**Apply what you read:**
a) In the passage about the workshop week, what subject was the writer's MSc in?
b) Carry the passage about the workshop week forward from where it stops.

**Provided passage:**
━━━━━━

James happened to injure his back during the workshop week and was lucky enough to get some great advice (as well as a couple of small treatments) from Mark. “It was incredible to see the level of understanding that Mark had in the human anatomy and the way he was able to manipulate my spine to free it from pain over the course of two or three days. Absolutely key for my run preparation. But the biggest take-away was probably the stretches to help release the stiffness in my lower back caused by surfing. When we first tested it, even as I tried to hunch my back into a smooth curve, it still arched outwards at the bottom, giving an ‘S’ shape from side-on. So this is something I’m really keen to work on to decrease my risk of future injuries.”
“This last year or so for me has been a dedicated period devoted to formal “learning”. I have done my MSc in Sport Psychology, a bushcraft week, and finally this workshop. My dissertation was on effective coaching behaviours of elite experienced Strength & Conditioning Coaches. One of the reflections of the week was James’s natural ability to teach/coach. He created an autonomous and supportive environment for us to work in which led to a relaxed, enjoyable and creative setting to produce something amazing. Many of the attributes displayed by elite coaches are mirrored by James, for example passion, an ability to build relationships, and trust and credibility to name a few.
The major epiphany for me was that I had a finished piece of work in front of me; a tangible, beautiful, piece of functional art. This does not happen in my line of work and was another reason why this was such a special week. As a coach, we are constantly looking to develop and improve performance in people and therefore the final aim can be seemingly unattainable. In swapping information with James, he was able to pass on tangible skills that had immediate and obvious impact – but when reciprocating the coaching advice for James’ preparations for the Jurassic Marathon, I felt at best fraudulent!
Overall I can’t recommend this week enough to anyone, be they an experienced surfer or a beginner like myself. For me this week was not about surfing; it was about the process, about community, about the environment and about good people who are passionate about what they do.”

━━━━━━

[Records from a collection]
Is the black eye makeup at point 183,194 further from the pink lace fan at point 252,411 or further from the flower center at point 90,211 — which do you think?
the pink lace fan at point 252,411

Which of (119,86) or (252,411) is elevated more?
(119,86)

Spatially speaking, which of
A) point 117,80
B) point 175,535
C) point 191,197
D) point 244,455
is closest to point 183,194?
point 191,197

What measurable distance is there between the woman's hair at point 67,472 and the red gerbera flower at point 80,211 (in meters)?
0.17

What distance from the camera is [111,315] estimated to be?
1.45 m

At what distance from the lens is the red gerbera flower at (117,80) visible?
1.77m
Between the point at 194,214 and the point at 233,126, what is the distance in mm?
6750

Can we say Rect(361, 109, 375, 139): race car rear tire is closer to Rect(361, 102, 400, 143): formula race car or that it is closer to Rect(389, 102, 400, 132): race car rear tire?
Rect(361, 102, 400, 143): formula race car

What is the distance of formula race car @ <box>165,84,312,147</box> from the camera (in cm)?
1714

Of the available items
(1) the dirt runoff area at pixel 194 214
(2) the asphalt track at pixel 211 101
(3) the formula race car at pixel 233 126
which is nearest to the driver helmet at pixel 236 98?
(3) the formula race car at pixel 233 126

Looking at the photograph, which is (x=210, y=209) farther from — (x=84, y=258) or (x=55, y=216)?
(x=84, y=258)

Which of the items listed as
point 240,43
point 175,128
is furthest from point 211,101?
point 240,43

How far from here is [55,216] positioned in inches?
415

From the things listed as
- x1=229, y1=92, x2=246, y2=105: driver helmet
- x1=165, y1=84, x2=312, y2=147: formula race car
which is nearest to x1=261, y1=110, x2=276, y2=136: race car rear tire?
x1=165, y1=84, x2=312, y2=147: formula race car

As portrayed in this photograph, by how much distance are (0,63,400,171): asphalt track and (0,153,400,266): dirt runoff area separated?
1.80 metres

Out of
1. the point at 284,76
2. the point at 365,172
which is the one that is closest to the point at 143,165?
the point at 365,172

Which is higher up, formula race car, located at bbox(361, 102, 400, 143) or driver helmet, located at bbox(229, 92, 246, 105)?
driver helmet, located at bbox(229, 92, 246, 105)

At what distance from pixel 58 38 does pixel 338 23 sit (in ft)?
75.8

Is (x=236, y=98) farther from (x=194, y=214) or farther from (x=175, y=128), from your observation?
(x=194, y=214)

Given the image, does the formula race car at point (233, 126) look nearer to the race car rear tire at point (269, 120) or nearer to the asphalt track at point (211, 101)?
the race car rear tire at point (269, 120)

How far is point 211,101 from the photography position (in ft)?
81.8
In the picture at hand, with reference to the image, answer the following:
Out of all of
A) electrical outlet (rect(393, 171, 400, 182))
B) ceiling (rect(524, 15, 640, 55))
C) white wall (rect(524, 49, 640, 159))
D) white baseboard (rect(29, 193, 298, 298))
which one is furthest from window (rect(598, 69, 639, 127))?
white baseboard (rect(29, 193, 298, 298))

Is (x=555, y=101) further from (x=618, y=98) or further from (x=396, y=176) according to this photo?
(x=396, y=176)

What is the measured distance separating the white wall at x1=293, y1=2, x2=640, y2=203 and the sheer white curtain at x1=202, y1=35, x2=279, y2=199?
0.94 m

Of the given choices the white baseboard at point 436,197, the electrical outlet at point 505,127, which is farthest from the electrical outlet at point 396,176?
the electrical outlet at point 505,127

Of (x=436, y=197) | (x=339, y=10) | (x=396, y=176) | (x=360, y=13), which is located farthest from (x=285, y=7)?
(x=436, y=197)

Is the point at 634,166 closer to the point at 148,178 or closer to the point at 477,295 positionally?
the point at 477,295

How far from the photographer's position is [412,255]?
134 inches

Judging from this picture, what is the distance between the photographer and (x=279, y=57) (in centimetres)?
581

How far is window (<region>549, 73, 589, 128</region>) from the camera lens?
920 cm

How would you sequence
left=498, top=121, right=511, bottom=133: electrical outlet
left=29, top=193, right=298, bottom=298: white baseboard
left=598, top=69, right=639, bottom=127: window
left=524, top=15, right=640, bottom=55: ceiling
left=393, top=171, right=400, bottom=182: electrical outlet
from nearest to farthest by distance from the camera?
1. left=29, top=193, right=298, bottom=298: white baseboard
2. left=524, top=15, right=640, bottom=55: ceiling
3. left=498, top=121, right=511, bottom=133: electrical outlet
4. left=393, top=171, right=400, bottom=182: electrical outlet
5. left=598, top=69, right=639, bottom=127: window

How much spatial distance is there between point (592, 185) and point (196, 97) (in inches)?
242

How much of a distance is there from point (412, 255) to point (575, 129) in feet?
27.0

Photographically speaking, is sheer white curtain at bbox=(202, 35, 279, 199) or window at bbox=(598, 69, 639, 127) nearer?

━━━━━━

**Answers to the exercises:**
a) Sport Psychology.

b)
James spent half the week bending Matt’s ear about his run preparation. “Having a strength coach who used to work for the national cricket team, before setting up his own successful coaching facility gave me such a great opportunity to really understand how important strength training is for any physical endeavour, especially running. The typical running guides simply say that distance running is about getting ‘miles in your legs’, but then after four or five years of serious running, most people are bags of skin and bone and fraught with injury after injury. Luckily, the view on this is changing and more focused skills work paired with strength training is understood to get your body a long way towards being able to run marathon distances without actually having to run them. Matt took a look at my strength training plans and although they weren’t strictly ‘strength training’ because I only had my body weight to play with, he seemed happy that I was doing the right things; working on my core, back and legs. To have such a high level coach reassure me, when I was only a couple of weeks away from the start line was brilliant. Even if the gain was only psychological, it all helps!”
We love how the learning truly ran both ways this week and we don’t think James could quite believe his luck on the timing of it all either.